** Collected data entries **
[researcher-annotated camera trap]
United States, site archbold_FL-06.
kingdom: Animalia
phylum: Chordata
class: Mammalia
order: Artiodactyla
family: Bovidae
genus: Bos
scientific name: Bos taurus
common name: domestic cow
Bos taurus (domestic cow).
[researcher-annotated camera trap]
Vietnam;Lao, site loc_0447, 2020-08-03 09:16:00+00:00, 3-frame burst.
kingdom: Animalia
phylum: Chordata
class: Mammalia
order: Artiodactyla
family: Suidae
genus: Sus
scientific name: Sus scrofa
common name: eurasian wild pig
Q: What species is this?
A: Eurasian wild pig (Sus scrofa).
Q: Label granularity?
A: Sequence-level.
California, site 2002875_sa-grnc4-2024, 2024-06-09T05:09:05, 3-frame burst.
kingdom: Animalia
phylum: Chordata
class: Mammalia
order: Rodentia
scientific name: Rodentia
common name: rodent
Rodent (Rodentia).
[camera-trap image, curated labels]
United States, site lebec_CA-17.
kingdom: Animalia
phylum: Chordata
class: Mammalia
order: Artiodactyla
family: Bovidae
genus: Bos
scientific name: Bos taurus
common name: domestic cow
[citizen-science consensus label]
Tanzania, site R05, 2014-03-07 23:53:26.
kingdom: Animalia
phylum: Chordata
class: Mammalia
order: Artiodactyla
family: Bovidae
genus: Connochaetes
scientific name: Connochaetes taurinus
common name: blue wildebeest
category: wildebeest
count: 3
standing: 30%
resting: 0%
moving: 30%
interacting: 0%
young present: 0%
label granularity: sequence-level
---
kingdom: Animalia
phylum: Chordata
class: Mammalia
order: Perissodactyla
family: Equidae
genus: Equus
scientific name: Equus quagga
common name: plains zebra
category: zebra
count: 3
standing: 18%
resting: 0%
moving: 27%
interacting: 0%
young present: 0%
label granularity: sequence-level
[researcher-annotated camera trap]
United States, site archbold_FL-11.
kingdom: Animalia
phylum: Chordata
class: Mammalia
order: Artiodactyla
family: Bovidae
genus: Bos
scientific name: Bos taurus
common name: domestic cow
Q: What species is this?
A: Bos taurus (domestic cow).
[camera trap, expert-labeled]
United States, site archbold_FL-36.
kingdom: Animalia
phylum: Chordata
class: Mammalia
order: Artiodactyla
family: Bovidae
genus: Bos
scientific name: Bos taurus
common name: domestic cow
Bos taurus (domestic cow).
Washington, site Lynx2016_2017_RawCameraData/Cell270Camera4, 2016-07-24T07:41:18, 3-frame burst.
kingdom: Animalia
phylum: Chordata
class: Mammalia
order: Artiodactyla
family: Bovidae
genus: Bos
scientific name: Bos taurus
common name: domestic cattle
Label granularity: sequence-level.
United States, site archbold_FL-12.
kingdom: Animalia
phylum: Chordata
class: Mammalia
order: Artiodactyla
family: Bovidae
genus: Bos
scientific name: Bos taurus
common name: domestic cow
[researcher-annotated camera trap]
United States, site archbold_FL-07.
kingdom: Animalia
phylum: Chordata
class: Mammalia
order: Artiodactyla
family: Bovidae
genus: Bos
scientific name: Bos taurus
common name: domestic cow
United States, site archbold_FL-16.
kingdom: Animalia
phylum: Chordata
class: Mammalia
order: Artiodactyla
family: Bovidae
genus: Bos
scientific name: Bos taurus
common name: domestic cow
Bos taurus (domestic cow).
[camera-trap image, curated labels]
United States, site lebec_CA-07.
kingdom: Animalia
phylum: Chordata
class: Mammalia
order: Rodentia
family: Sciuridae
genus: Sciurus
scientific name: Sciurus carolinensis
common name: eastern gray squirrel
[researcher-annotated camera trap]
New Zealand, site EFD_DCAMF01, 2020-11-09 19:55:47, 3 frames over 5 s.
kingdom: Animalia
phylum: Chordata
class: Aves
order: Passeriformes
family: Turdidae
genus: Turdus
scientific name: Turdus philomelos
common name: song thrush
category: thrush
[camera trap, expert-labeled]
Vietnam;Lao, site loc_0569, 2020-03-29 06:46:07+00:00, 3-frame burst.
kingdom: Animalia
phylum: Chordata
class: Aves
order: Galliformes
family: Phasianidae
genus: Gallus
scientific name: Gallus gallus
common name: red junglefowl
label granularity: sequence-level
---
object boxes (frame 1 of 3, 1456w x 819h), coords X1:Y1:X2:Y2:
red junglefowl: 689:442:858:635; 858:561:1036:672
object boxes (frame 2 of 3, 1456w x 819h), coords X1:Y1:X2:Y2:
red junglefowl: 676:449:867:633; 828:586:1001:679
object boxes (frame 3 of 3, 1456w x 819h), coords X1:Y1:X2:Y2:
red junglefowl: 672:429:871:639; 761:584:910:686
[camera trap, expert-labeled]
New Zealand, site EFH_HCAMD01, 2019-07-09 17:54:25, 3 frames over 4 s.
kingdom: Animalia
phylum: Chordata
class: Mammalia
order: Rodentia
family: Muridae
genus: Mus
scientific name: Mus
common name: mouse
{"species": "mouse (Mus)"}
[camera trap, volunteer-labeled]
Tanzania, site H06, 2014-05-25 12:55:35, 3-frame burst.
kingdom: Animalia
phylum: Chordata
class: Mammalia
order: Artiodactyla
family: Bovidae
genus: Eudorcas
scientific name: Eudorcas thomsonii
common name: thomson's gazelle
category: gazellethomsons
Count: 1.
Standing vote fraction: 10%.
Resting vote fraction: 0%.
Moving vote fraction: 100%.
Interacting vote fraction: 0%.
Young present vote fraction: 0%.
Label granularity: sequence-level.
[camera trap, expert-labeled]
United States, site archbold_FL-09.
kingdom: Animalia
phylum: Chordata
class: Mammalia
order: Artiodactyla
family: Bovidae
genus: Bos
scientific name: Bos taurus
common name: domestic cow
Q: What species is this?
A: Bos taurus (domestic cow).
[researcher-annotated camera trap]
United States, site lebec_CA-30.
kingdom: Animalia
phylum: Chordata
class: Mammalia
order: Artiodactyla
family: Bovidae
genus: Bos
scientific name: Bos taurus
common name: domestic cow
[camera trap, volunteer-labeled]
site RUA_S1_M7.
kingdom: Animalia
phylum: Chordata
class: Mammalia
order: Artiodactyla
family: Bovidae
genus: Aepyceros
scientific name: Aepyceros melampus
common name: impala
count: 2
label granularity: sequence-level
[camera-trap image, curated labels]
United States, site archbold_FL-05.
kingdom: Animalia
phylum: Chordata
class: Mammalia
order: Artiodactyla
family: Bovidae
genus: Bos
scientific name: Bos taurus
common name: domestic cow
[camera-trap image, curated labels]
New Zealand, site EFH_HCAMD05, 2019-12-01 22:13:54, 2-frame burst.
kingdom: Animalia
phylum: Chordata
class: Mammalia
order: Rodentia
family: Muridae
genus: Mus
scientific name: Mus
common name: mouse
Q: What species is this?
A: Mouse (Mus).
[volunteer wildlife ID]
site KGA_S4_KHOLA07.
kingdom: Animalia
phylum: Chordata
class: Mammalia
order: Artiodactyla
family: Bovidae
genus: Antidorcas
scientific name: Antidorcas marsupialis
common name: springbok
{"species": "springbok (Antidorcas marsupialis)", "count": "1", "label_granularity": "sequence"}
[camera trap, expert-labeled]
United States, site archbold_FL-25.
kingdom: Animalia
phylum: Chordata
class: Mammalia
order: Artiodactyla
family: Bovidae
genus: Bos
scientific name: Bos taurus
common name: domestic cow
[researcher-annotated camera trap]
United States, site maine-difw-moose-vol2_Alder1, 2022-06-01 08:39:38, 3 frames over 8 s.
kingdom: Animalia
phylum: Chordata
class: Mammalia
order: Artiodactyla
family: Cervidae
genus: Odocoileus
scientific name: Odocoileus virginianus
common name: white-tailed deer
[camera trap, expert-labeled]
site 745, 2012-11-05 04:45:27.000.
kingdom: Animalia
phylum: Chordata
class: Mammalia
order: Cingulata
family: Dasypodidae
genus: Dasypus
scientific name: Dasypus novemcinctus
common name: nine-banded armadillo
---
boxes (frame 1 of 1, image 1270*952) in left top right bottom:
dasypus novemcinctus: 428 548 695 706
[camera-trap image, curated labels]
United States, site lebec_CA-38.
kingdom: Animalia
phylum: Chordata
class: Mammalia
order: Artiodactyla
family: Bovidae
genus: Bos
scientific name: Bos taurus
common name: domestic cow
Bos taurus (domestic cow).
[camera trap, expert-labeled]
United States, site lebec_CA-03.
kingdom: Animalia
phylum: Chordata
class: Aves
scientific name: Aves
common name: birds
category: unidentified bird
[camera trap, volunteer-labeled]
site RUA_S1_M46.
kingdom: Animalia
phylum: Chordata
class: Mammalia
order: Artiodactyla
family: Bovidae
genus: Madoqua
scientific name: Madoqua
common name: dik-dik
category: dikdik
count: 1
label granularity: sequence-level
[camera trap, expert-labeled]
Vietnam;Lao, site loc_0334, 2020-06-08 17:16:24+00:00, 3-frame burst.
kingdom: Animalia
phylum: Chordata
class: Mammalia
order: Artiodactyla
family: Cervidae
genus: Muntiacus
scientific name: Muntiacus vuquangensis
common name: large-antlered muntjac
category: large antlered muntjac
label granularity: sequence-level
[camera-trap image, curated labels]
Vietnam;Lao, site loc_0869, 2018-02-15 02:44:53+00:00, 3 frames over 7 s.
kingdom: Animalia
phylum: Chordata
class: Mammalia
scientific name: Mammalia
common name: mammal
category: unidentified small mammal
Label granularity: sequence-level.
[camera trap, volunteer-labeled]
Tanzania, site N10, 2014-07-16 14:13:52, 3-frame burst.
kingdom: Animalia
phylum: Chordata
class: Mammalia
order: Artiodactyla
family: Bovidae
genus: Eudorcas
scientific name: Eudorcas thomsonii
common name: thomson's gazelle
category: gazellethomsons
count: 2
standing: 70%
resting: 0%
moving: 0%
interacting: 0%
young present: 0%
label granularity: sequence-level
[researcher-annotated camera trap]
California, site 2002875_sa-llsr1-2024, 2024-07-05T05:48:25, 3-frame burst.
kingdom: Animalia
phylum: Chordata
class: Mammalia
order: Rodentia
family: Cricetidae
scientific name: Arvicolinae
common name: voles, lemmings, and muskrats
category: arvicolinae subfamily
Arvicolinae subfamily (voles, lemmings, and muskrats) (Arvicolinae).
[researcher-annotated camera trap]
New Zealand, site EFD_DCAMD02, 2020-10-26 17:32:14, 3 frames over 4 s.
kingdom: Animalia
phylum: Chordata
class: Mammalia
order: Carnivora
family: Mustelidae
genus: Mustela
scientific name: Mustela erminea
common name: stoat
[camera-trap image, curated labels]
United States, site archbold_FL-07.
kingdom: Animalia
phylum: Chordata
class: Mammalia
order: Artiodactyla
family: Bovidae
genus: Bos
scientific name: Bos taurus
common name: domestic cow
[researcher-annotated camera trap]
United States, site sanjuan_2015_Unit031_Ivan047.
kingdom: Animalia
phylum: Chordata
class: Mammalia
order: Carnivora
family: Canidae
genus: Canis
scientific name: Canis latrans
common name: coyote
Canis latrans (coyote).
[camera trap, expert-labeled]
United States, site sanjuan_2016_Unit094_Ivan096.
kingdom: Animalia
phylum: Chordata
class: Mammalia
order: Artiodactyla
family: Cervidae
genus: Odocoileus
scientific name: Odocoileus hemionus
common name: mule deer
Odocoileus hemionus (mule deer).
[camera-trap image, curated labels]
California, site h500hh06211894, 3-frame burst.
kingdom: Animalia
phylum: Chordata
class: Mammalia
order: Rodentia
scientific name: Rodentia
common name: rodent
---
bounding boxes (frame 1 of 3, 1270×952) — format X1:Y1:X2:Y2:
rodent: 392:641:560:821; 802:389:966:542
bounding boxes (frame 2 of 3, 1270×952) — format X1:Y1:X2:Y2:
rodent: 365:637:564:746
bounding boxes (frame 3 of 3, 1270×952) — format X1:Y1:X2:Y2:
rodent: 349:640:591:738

** Brief **
Return the lines above precisely as they appear, beginning at the first line and ending at the line with "A: Sequence-level.", and nothing after it.

** Output for this exercise **
[researcher-annotated camera trap]
United States, site archbold_FL-06.
kingdom: Animalia
phylum: Chordata
class: Mammalia
order: Artiodactyla
family: Bovidae
genus: Bos
scientific name: Bos taurus
common name: domestic cow
Bos taurus (domestic cow).
[researcher-annotated camera trap]
Vietnam;Lao, site loc_0447, 2020-08-03 09:16:00+00:00, 3-frame burst.
kingdom: Animalia
phylum: Chordata
class: Mammalia
order: Artiodactyla
family: Suidae
genus: Sus
scientific name: Sus scrofa
common name: eurasian wild pig
Q: What species is this?
A: Eurasian wild pig (Sus scrofa).
Q: Label granularity?
A: Sequence-level.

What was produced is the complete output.